[[ Source document, beginning ]]

# Work in the Fitness Industry?



## lynchy (Aug 14, 2008)

Hello Everyone 

I was hoping someone could help me or provide me with information regarding employment in Singapore 

I'm from the UK & currently in the process of completing my Diploma in Fitness in Australia. Is it possible to find work in Singapore in the Fitness Industry as a Gym/Personal trainer - albeit with the right qualifications? 

Many thanks 

Lynchy


----------



## synthia (Apr 18, 2007)

Welcome to the forum! Start looking at the New Straits Times on-line version and checking job boards. It isn't enough that there are jobs, you have to be filling a job that can't be filled by a local person, either because you have special skills or because there is a shortage in your field. One thing you might try is contacting professional associations.


----------



## tangjo (Oct 7, 2008)

Hi

You could try some organisations cos they're looking for fitness prof. As a matter-of-fact, altho the right certifications play an important role, nevertheless, some org are willing to take in those who have different qualifications or almost similar.

[[ Source document, end ]]
[[ Provided data, beginning ]]

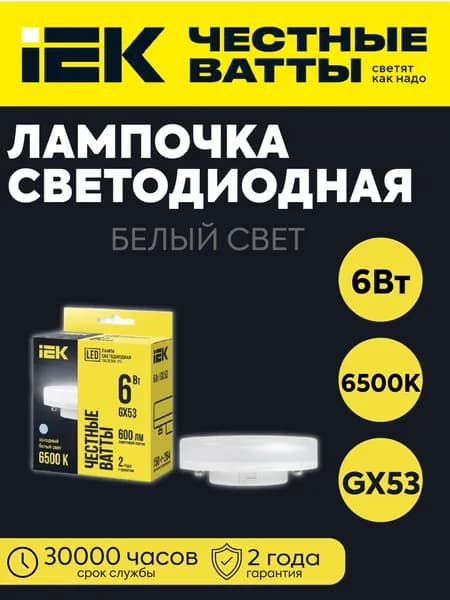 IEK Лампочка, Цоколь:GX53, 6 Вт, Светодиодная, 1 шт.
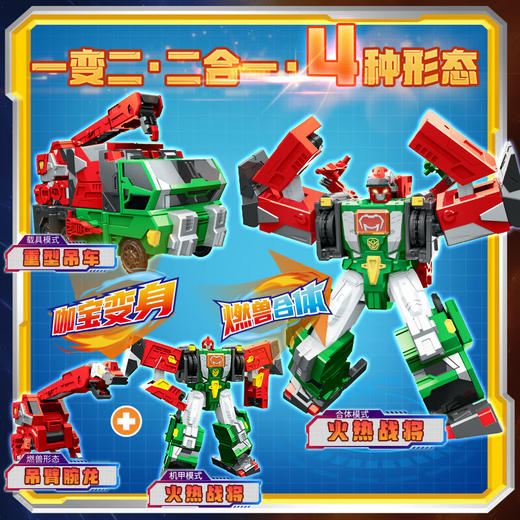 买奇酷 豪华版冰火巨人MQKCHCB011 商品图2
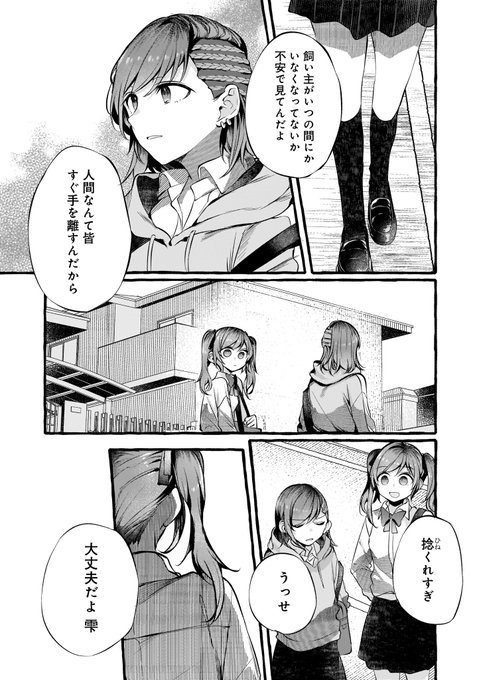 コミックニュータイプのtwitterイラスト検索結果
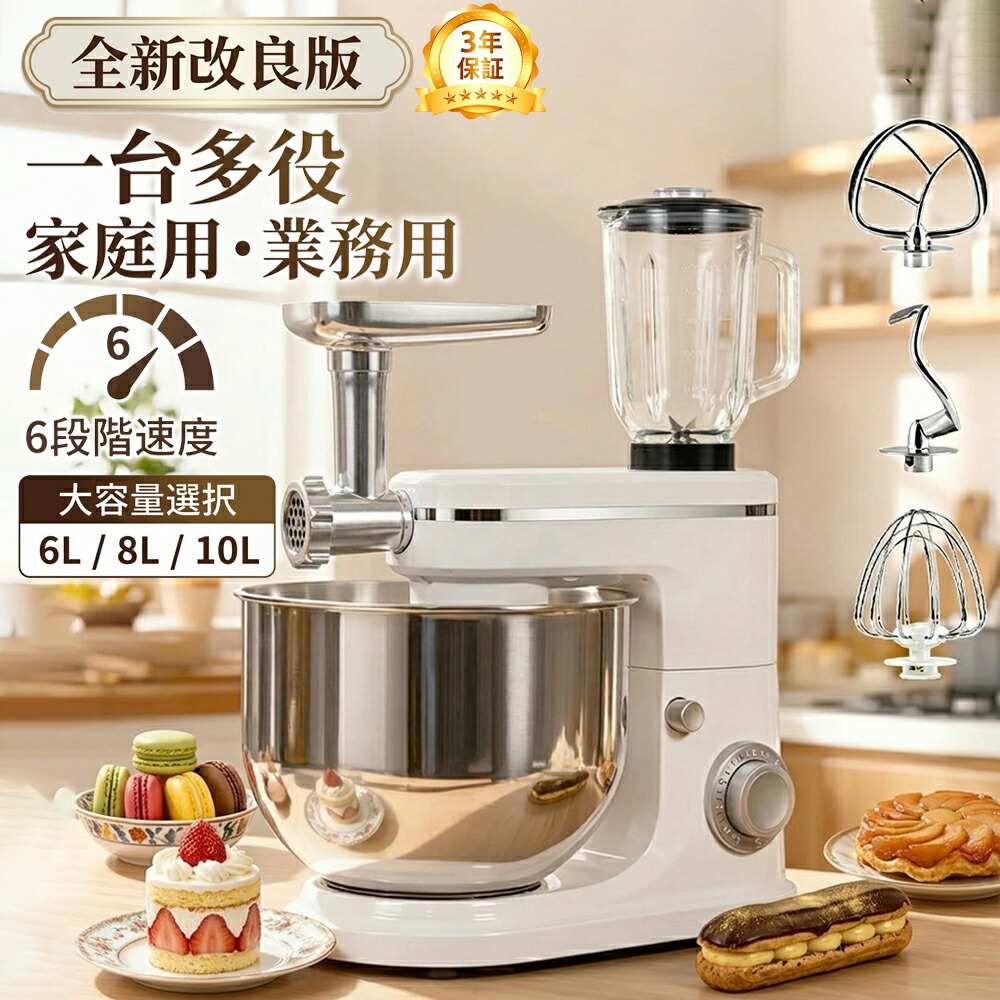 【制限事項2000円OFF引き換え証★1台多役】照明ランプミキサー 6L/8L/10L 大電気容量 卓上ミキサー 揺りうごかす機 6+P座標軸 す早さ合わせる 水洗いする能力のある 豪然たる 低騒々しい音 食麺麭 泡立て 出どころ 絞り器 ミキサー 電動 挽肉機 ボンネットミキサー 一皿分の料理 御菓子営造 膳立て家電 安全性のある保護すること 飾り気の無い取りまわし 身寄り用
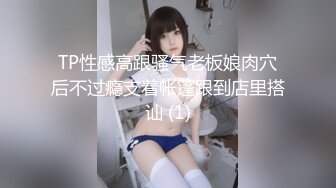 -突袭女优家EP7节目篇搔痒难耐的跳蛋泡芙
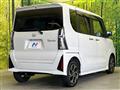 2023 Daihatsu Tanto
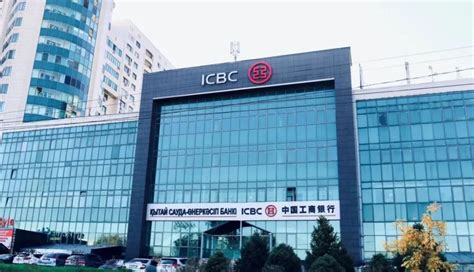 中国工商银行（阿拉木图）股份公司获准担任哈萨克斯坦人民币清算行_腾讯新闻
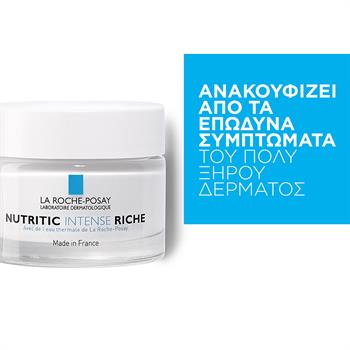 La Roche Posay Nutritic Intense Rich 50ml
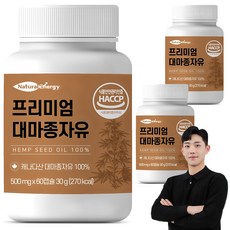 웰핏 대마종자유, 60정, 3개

[[ Provided data, end ]]
[[ Provided data, beginning ]]

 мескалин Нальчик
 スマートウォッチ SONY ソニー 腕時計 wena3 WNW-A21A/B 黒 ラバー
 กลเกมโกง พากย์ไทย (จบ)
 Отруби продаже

[[ Provided data, end ]]
[[ Provided data, beginning ]]

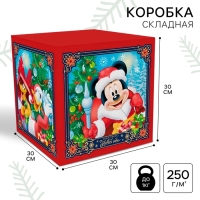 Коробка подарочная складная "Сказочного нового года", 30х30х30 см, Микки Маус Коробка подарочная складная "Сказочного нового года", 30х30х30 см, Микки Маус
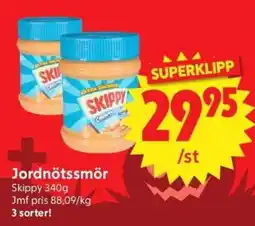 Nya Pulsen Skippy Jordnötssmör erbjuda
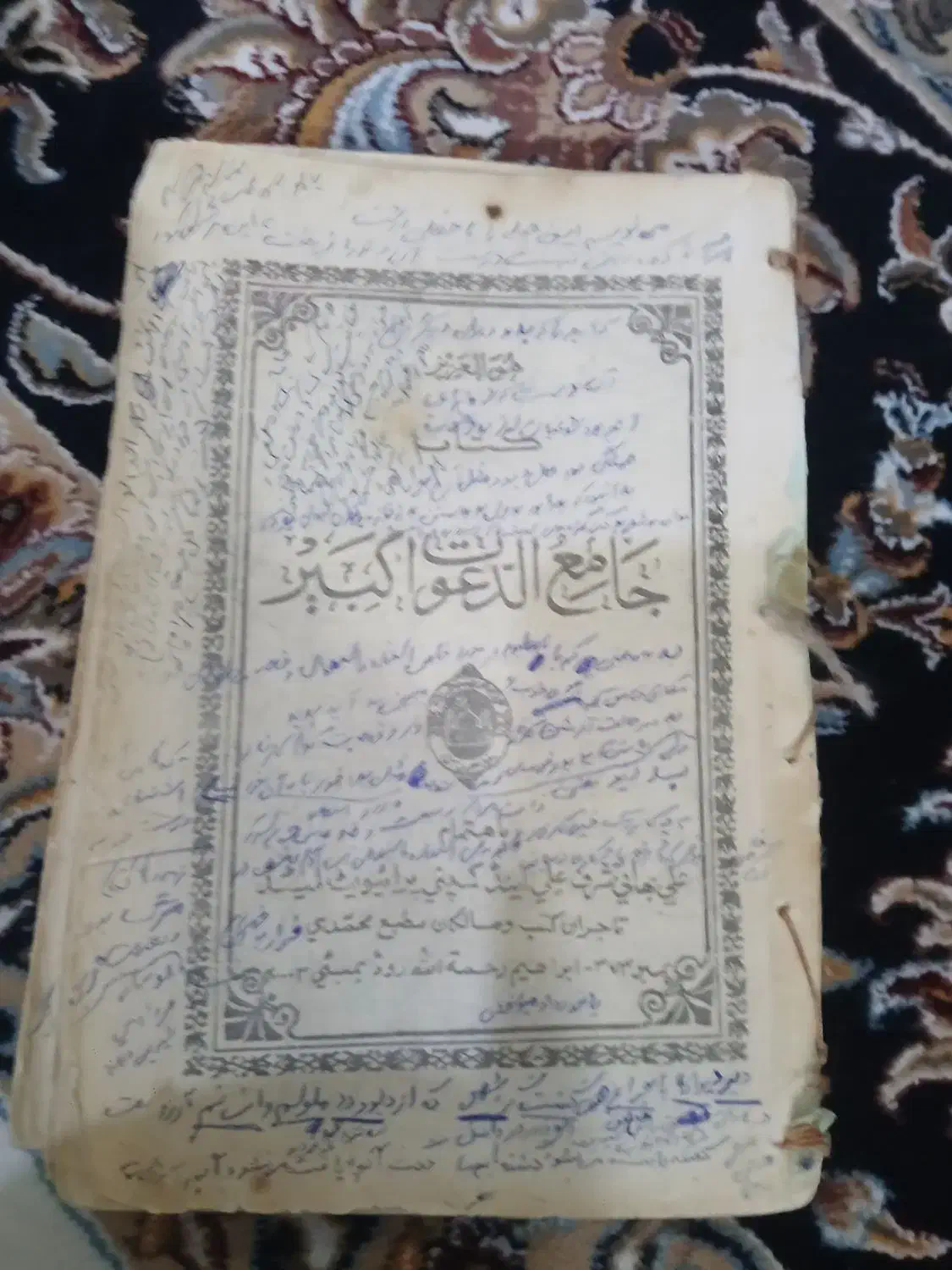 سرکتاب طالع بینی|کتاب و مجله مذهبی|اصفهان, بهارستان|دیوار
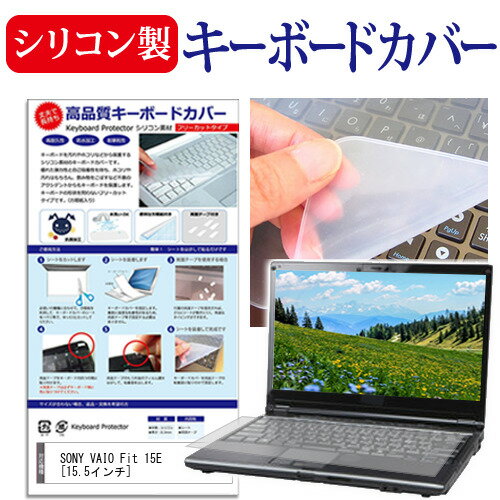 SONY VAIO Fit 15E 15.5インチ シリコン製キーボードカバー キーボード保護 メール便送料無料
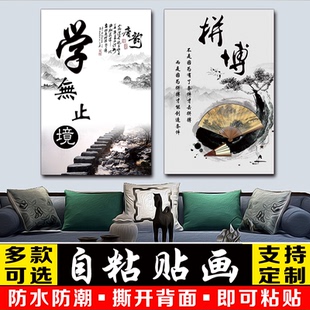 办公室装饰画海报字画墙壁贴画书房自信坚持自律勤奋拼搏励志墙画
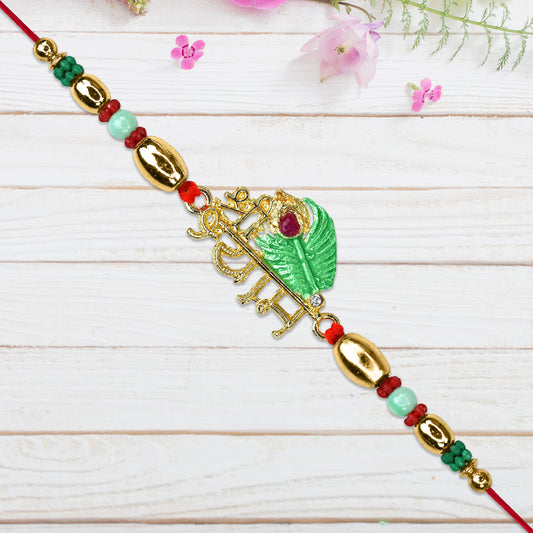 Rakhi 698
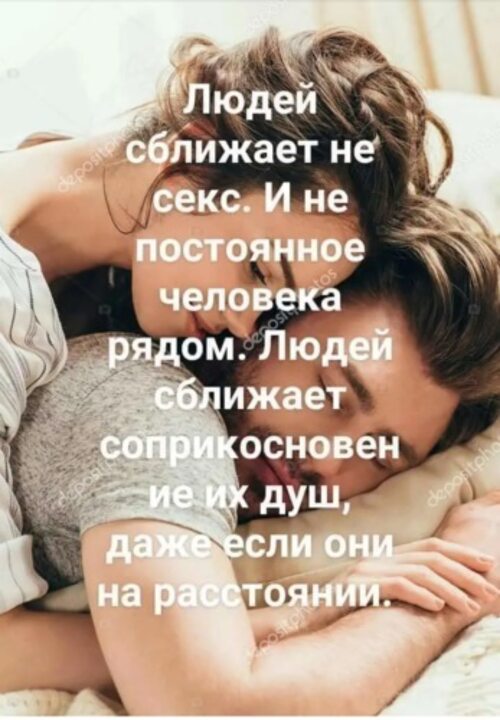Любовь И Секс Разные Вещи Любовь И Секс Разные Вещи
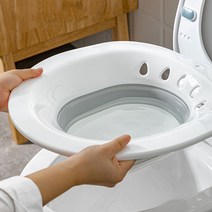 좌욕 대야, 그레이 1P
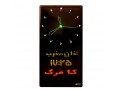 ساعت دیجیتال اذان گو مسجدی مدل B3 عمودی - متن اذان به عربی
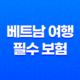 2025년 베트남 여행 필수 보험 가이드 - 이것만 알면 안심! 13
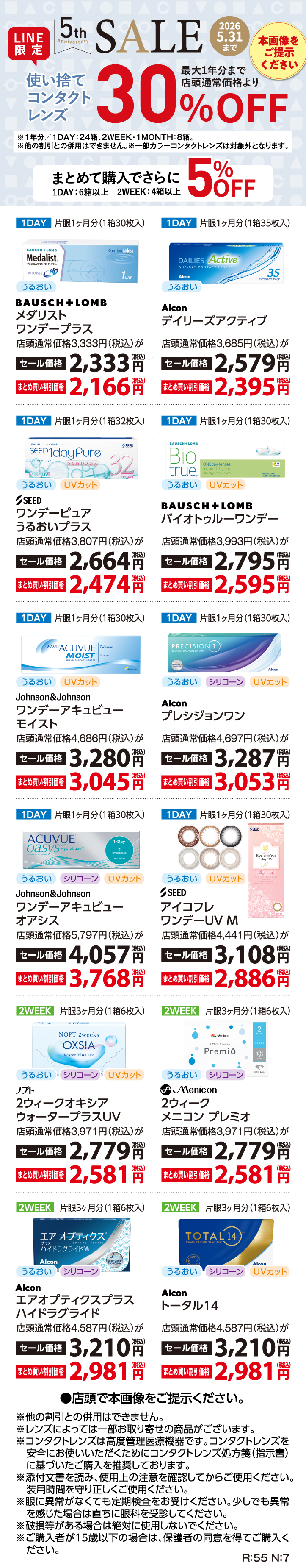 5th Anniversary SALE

[[ Provided data, end ]]

= Tasks and exercises =
[a] Transcribe a passage from the forum thread on fitness jobs in Singapore, beginning at the words "I was hoping" and ending after the words "(Apr 18, 2007)".
[b] Write the next part of the forum thread on fitness jobs in Singapore, picking up after its final sentence.

= Responses to the tasks =
[a]
I was hoping someone could help me or provide me with information regarding employment in Singapore 

I'm from the UK & currently in the process of completing my Diploma in Fitness in Australia. Is it possible to find work in Singapore in the Fitness Industry as a Gym/Personal trainer - albeit with the right qualifications? 

Many thanks 

Lynchy


----------



## synthia (Apr 18, 2007)

[b]
Amore (if you're a girl), or Slender Shapes. Or else try True Yoga which has taken over Planet Fitness. Just go to google or yahoo search and type in FITNESS JOBS IN SINGAPORE and you can see many there.

All the best!

Jo


----------



## anthonyjeremiel (Oct 13, 2008)

*Fitness Job in Singapore*

Hi Lynchy!

there are many fitness centers here in Singapore. You can try looking to send your resume to them. 

Planet Fitness
Fitness First
California Fitness
Amore

and plenty more. You can try looking for them on google. 

Cheers!



lynchy said:


> Hello Everyone
> 
> I was hoping someone could help me or provide me with information regarding employment in Singapore
> 
> ...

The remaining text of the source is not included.